Stop at Nothing, but Read First

Tonight, countless activists will descend on their cities with community service and a ton of posters invoking a campaign to capture Joseph Kony. It will be the answer from the masses to the call to action at the end of the Kony 2012 video that Invisible Children premiered in early March, and I expect – in many cities – it will be pretty big. I know of dozens of friends across the Phoenix area that will be doing something to mark the occasion. I personally won’t. As I’ve mentioned before, I think that passing a widely cosponsored bill and getting advisers sent abroad means you’ve got awareness on your side already.

I’m taking action in a different way. Earlier this week I joined a number of students and adults in meeting with the district director of my Congressman. We talked for almost an hour about Joseph Kony and the role the U.S. can play in the region. We discussed support for a House resolution confirming support for President Obama’s deployment and a resolution to expand the Rewards for Justice program.
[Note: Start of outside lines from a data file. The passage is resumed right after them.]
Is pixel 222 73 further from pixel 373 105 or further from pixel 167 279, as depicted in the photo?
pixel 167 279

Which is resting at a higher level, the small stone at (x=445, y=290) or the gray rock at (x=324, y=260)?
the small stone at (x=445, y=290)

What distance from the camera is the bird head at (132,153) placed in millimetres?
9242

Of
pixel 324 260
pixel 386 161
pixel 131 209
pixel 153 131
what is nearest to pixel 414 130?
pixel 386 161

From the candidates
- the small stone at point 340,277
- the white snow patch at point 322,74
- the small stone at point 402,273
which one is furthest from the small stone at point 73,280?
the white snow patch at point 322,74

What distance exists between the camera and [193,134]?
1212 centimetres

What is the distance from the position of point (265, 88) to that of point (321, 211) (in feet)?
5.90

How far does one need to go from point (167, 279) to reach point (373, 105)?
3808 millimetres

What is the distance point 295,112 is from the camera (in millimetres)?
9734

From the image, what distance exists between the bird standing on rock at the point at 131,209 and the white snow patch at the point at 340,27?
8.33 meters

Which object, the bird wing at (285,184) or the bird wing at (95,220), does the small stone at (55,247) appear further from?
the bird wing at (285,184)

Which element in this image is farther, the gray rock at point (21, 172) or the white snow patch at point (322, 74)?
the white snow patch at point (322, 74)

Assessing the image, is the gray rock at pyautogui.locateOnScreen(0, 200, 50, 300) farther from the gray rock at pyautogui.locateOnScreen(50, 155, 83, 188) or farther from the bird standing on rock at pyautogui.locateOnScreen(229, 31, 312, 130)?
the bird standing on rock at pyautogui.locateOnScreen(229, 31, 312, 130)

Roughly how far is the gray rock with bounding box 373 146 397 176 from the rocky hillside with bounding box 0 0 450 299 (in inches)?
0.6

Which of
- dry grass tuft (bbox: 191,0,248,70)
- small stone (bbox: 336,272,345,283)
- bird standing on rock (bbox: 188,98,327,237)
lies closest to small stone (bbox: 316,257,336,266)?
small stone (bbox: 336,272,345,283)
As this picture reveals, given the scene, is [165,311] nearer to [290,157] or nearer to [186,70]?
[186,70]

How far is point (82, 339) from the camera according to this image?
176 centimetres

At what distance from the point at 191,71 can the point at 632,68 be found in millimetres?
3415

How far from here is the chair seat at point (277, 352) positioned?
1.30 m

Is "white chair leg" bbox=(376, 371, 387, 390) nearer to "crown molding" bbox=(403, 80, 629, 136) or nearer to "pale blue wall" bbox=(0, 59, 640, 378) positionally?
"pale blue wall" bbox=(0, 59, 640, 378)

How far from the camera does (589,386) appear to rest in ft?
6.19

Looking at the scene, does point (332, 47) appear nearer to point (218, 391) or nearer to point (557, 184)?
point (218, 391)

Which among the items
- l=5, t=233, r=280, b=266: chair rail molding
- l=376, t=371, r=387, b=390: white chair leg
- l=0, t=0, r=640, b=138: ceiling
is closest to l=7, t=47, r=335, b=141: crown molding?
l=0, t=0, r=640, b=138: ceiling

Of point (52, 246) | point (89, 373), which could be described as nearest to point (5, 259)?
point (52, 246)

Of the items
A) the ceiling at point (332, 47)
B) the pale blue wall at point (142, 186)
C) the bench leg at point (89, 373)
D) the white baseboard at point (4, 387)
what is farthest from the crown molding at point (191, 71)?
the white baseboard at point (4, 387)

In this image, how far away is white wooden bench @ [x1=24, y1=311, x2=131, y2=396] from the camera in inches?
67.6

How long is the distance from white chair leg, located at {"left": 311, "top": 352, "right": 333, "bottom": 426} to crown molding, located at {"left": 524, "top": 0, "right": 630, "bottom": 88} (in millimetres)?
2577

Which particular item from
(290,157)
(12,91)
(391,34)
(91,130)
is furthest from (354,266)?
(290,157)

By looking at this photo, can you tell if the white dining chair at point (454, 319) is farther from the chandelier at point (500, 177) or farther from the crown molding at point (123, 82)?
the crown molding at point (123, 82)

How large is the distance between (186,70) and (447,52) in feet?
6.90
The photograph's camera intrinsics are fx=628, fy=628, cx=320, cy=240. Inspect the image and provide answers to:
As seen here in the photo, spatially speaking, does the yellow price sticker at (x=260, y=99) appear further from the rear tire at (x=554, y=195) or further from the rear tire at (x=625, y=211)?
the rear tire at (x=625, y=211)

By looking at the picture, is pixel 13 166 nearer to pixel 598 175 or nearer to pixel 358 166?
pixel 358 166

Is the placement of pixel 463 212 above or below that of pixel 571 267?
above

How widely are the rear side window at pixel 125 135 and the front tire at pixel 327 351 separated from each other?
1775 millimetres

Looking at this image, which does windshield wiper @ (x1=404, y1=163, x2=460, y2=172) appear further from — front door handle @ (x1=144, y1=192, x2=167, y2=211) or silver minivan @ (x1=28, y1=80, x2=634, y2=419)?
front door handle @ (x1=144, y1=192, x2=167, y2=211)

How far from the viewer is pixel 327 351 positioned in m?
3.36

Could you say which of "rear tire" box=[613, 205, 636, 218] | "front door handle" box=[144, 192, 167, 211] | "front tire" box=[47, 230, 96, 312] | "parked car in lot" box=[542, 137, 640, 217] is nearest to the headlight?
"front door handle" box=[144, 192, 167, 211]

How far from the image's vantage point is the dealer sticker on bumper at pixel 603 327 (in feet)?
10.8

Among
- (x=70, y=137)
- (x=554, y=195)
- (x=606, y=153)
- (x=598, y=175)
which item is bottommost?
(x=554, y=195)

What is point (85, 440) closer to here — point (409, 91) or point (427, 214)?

After 6 years of learning about this conflict, it’s the best way for me to take action.

The absolute best way to get involved in any cause, though, is to learn about it. Once you do your homework, you can choose how best to insert yourself into the movement. There is tons of reading to do on this particular campaign, thanks in part to the vast expanses of the internet. More recently, an informed volume of essays has been collected by Amanda Taub of Wronging Rights fame, and its available in an e-Book. Go have a look at Beyond Kony2012: Atrocity, Awareness, & Activism in the Internet Age. I’ve only just started reading, but it offers brief but in depth history and analysis of the conflict as well as informed critiques about the campaign, and it’s downloadable in all sorts of formats at whatever-price-you-can-afford. If you want to learn about the cause – whether you’re a critic or a supporter – it’s a good place to start.